There's no such thing as taste. Not taste like sweet or sour, taste as in that person has no taste. People use this idea of taste all the time. In some recent moments of intellectual laziness I have found myself tempted to make use of it but on reflection I feel it is complete bullshit and should really never be used. Here's why.

This understanding of the word taste is used to convey the idea that one person's preferences, values or interests are superior to someone else's. When it comes to preferences there can be no such thing as good or bad, only different perspectives. Neighbours might be an interesting, relevant and enjoyable show to a person that finds Mad Men self-indulgent, impenetrable and slow.

People who use the term taste in a derogatory manner show a pretty ugly side to their personalities. I'd argue that the subtext of the claim is often far more hostile and derogatory than its use appears on face value. By using the idea of taste as a weapon, they are often implying that they are, to varying degrees:

  • smarter
  • more refined
  • better educated
  • classier, or
  • richer

than someone else. It's an extremely condescending intellectual stick with which to beat someone, particularly if they actually are less educated or wealthy than you. At that point it becomes simply demeaning and demoralising.

The fact that taste is so indefinable means that you either have it or you do not. It is considered inherent, unlike say playing golf or performing calculus. These are skills developed through effort or merit; saying that some has no taste implies that the person is, in some nebulous fashion, inherently inferior to you because you don't see eye-to-eye.

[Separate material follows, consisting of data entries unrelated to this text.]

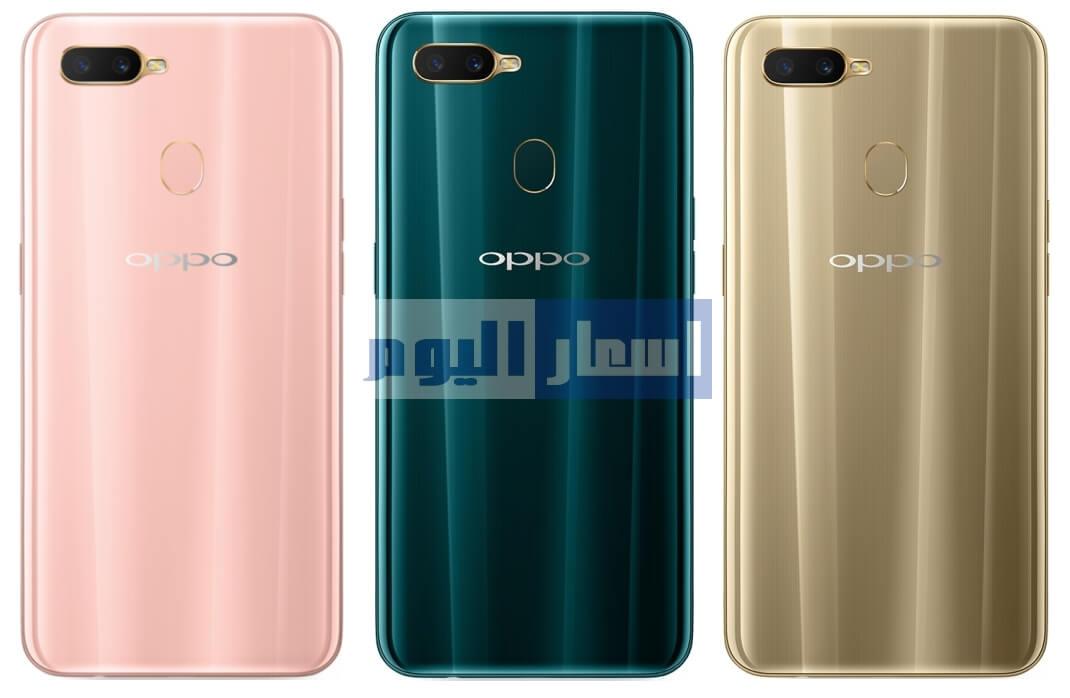 سعر Oppo A7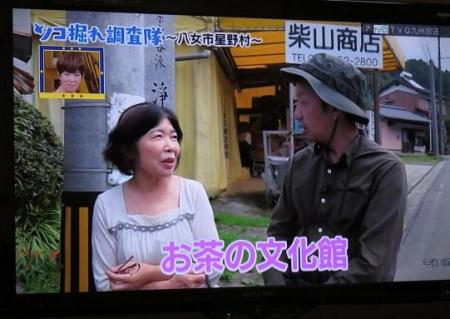 テレビこっぱげ面 009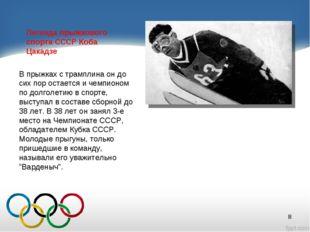 Легенда прыжкового спорта СССР Коба Цакадзе В прыжках с трамплина он до сих п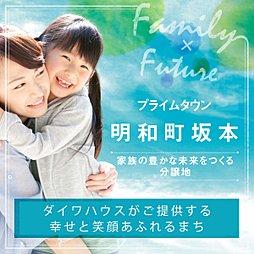 家族の豊かな未来をつくる分譲地「プライムタウン明和町坂本」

What a lack of taste amounts to is a different set of priorities. People who claim to possess taste in whatever form should take heed of this. He drives a Mazda, she drives a Mercedes. He might prefer to spend that spare fifty thousand dollars on something that brings him proportionally more joy. She likes Bon Jovi, he likes Tchaikovsky. Thousands of people watch Jon Bon Jovi rip through 'Livin' on a Prayer' every year in stadiums across the world. To deny the validity of other's choices is disrespectful and lazy. If you want to win an argument about quality, you need to be able to articulate what specific aspects of that thing make it superior in ways that anyone could understand. Let your argument live or die on its own merits rather than propping it up with the use of dead-end, dismissive insults.